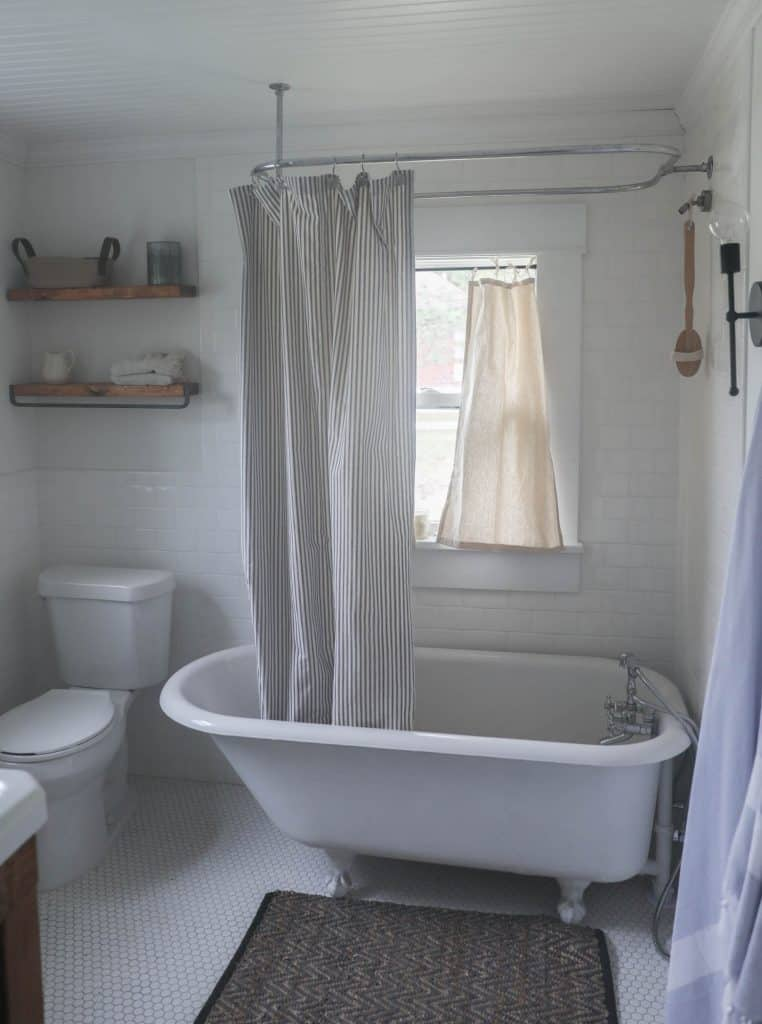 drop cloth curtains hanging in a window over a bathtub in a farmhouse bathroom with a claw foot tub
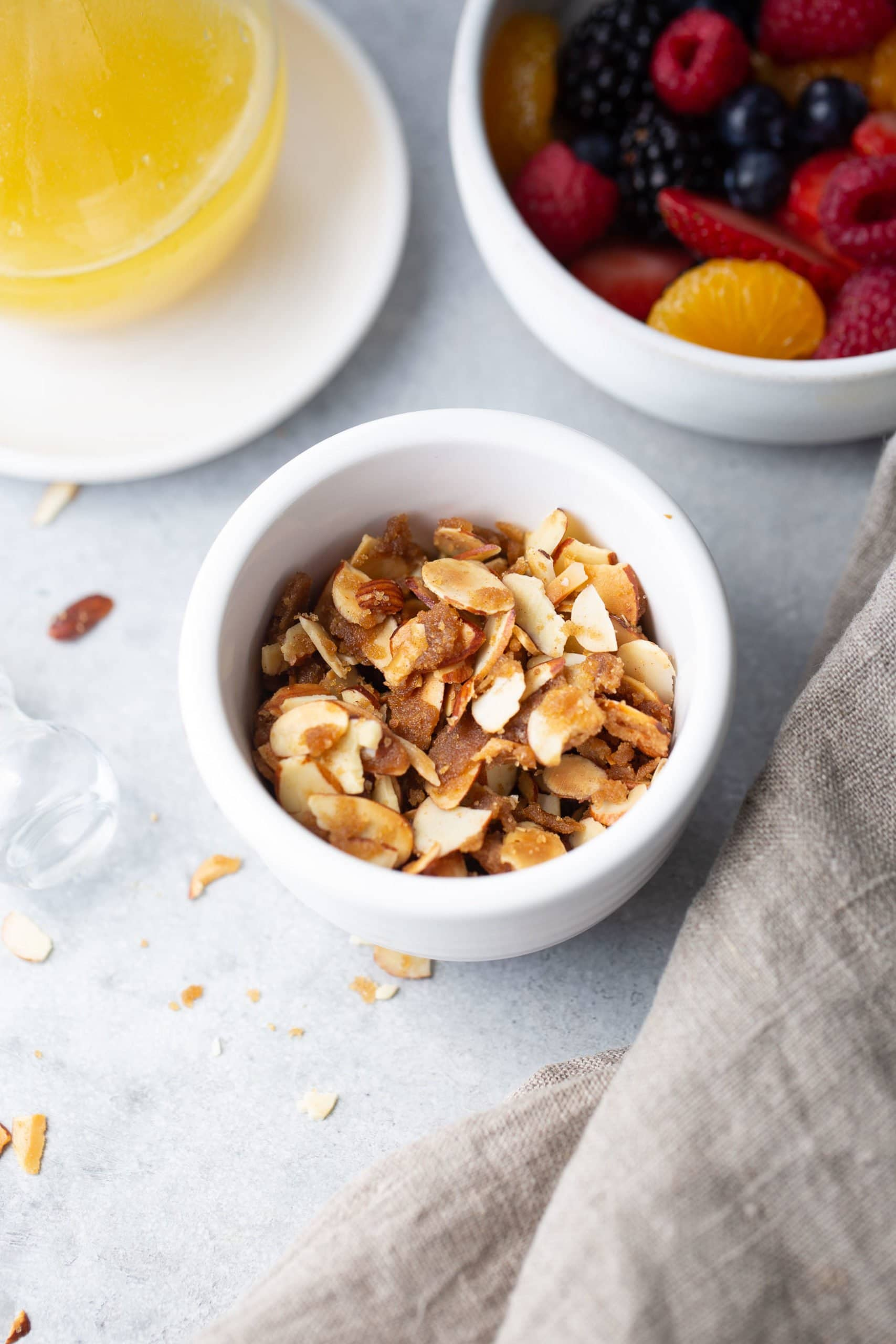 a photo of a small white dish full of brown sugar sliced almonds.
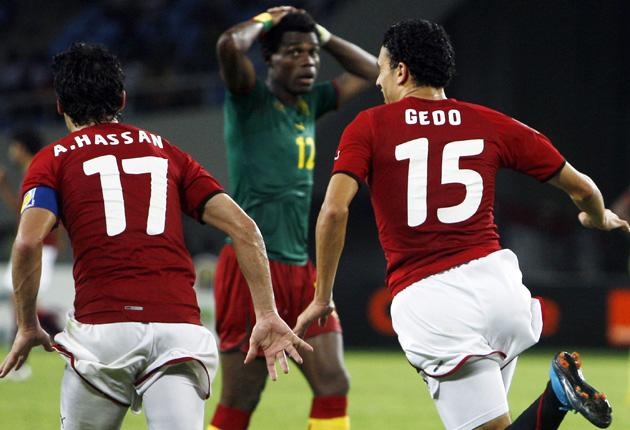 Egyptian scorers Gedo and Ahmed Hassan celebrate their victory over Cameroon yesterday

WHAT YOU HAVE TO DO
The full listing must come back exactly as written, with its pictures left out.

ANSWER FOR THIS EXERCISE
 drop cloth curtains hanging in a window over a bathtub in a farmhouse bathroom with a claw foot tub
 a photo of a small white dish full of brown sugar sliced almonds.
 Egyptian scorers Gedo and Ahmed Hassan celebrate their victory over Cameroon yesterday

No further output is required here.